For some time the further education sector has demanded more and more of its staff with the effect that, in some cases, they have felt they have lost their professionalism. This issue tended to be overlooked.

I believe the Further Education National Training Organisation (FENTO) has now identified the factors which will allow FE staff to regain their professionalism.

Occupational standards form the basis of all qualifications and should form the basis of new qualifications that will recognise FE lecturers as professionals.

In addition, and some may say more importantly, occupational standards allow for recognising peoples’ strengths and weaknesses, effective appraisal systems, effective recruitment policies and clear professional development.

Without standards we cannot have a qualifications framework, nor other features that help individuals and colleges to be more professional.

Currently FENTO has two sets of standards, one for teachers and those who support learning and the other for managers in FE colleges. These should represent the basis for development in the areas I have indicated but should also be the basis for further debate as we move into the new world of the Learning and Skills Council.

Issues of leadership and freedom to manage are major ones for principals, in developing relationships with the LSC both locally and nationally.

Lecturers will have the challnge of a potential qualification requirement - not the same as for schools but, for the first time, a qualification that represents FE nationally and sets a minimum standard for all our staff.

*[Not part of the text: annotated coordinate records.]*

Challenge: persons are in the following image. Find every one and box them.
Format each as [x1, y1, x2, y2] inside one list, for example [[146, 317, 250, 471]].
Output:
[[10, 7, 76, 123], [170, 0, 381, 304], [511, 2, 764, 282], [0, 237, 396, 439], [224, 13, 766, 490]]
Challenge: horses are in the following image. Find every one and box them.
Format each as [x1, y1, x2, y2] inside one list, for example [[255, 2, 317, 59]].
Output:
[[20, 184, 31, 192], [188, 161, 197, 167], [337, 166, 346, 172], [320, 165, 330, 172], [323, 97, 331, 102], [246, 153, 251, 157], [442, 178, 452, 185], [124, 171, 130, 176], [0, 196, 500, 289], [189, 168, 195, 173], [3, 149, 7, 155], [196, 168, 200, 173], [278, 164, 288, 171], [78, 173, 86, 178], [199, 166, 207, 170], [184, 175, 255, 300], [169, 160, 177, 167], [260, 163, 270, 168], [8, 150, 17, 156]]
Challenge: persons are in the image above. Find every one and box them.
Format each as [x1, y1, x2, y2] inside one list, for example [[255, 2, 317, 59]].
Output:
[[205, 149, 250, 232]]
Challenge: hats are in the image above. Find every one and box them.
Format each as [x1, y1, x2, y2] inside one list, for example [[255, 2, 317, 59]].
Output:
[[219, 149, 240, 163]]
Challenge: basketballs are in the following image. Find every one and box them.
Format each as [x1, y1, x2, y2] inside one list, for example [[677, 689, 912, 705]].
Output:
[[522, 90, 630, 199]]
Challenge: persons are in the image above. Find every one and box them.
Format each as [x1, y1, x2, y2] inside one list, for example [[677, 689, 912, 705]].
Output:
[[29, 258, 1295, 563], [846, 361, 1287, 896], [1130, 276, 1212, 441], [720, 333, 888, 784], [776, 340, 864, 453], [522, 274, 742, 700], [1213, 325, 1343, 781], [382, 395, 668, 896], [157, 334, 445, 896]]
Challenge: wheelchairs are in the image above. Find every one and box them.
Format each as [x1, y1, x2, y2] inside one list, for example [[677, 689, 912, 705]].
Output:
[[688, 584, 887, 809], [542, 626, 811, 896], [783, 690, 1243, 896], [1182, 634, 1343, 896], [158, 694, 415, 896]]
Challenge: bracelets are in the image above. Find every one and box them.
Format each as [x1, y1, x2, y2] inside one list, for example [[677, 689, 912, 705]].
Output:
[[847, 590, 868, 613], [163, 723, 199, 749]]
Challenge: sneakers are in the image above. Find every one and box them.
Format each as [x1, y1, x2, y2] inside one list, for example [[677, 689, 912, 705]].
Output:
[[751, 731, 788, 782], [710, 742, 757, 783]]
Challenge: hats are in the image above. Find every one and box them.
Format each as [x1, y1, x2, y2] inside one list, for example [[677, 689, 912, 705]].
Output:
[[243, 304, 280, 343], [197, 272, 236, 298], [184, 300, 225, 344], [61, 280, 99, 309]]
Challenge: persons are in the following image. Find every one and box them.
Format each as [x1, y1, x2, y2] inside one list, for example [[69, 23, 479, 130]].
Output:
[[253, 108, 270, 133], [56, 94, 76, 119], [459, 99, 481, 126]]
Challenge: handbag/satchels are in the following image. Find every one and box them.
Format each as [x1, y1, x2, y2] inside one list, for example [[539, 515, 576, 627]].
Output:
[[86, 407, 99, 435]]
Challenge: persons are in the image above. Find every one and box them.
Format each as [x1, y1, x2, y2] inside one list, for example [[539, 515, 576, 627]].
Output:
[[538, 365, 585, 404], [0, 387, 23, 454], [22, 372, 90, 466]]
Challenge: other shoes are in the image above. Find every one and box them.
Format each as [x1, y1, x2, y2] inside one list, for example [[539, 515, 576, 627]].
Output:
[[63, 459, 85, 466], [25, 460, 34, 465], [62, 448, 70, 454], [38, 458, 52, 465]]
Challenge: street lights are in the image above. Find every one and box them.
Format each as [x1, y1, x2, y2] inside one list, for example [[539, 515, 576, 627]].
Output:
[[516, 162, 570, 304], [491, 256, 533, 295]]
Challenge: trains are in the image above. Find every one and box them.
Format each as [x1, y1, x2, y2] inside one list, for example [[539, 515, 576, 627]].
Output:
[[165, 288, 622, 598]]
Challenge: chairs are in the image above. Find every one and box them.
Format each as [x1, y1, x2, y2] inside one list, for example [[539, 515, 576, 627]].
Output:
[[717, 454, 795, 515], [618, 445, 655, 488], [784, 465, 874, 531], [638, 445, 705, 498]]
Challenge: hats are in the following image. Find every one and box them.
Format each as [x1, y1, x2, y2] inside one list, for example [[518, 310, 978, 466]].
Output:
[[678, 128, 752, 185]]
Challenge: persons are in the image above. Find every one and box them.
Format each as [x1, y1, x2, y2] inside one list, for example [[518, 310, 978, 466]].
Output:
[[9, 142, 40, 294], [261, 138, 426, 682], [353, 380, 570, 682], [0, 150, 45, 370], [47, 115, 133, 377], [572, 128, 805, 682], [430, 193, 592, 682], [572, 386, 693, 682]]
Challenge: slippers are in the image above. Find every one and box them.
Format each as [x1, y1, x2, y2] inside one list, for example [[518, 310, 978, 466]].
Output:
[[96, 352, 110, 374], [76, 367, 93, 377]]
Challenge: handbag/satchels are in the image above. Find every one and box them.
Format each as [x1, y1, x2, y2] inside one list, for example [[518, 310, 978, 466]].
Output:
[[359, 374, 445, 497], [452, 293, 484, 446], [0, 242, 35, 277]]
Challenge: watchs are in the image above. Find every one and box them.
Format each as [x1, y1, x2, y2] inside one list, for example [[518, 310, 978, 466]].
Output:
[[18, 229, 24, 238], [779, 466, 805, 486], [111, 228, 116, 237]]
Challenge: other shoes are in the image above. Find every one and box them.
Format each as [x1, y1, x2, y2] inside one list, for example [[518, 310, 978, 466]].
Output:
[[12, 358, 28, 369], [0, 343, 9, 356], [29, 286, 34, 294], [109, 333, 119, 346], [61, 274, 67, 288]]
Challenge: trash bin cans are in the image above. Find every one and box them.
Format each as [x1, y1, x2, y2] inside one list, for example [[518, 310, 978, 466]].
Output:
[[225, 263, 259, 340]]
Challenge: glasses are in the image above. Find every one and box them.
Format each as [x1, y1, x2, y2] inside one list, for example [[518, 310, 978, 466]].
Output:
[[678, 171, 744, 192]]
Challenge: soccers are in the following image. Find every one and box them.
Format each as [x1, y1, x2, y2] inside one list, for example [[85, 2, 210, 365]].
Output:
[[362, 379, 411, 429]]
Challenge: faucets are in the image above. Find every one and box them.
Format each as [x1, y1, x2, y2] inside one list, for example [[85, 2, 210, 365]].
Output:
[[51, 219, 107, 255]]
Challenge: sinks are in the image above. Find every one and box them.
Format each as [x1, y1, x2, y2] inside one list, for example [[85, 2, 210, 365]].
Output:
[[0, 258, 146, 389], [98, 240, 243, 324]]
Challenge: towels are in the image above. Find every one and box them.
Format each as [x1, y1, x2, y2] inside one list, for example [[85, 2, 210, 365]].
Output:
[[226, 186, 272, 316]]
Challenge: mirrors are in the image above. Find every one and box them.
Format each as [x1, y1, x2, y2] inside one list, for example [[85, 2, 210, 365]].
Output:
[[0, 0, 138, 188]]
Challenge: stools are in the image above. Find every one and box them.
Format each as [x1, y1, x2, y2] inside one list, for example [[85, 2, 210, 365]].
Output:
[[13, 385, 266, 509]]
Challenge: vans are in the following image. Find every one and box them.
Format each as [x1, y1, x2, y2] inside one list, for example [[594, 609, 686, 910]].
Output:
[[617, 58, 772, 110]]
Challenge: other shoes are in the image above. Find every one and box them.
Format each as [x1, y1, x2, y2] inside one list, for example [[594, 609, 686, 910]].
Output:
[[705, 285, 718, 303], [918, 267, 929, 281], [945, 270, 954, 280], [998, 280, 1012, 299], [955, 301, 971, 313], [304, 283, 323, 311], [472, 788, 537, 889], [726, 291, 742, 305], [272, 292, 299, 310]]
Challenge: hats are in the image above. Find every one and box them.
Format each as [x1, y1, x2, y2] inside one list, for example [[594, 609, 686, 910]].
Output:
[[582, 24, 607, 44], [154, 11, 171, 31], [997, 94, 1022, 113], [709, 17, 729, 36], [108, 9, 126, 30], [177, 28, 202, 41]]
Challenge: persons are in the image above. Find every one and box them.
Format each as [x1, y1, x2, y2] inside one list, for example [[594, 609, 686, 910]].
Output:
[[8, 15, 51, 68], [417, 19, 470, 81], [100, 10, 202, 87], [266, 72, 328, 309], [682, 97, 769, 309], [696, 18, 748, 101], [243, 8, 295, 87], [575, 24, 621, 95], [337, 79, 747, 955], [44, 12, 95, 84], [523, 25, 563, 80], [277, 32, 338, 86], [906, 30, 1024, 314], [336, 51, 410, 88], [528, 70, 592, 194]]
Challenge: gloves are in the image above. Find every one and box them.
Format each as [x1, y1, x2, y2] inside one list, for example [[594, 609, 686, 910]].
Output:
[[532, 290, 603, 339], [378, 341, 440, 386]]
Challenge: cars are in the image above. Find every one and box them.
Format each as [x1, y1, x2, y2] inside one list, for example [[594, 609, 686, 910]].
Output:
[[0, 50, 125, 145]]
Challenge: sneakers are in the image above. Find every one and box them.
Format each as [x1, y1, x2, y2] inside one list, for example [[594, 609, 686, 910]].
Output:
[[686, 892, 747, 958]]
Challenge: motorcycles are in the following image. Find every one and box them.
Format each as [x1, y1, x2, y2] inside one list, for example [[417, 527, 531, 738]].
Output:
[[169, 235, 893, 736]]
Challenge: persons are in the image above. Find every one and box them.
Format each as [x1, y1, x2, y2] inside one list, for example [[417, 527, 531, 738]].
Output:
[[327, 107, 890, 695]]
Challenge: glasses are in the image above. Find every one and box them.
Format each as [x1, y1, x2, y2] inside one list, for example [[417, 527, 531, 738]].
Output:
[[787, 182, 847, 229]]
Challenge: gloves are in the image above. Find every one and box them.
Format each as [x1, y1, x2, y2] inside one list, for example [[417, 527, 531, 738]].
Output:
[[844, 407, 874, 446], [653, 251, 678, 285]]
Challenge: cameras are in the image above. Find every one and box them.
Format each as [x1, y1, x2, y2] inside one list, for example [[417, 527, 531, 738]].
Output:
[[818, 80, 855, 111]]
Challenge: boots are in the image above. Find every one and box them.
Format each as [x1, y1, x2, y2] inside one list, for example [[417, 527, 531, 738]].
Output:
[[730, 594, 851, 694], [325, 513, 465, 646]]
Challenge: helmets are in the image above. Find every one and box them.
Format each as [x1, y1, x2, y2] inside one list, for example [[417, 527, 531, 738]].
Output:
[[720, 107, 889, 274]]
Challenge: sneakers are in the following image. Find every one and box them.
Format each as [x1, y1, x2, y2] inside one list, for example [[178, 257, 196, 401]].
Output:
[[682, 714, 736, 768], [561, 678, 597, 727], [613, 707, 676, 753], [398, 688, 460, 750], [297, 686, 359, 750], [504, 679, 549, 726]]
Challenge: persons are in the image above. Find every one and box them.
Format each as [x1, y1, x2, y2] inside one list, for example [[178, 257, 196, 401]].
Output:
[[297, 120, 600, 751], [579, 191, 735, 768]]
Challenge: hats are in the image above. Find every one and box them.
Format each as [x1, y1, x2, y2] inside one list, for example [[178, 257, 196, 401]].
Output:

That means full and part-time lecturers and support staff. Even then these definitions are not adequate for those who work in FE and maybe we should define staff by roles they play and leave the notion of full and part time behind.

This would certainly enable us properly to support a member of staff so that he or she can be at their most effective. FENTO recently carried out some work with part-time staff and it is clear they want the same level of support and the same status as full-timers.

Why is it that we expect all staff in schools to be qualified and not in FE? We undervalue a vast number of people, which is indefensible.

In the short term we need to build bridges between colleges and workplace training, via a common set of standards. This should fit in with the common inspection framework for the new post-16 sector.

Surely the Office for Standards in Education and the Adult Learning Inspectorate will be less able to judge staff if the occupational standards and the expectations from staff varies?

We must consider the LSC world, and what standards it will expect. FENTO was always clear on having occupational standards as applicable to workplace as to college.

Occupational standards are crucial to professional development.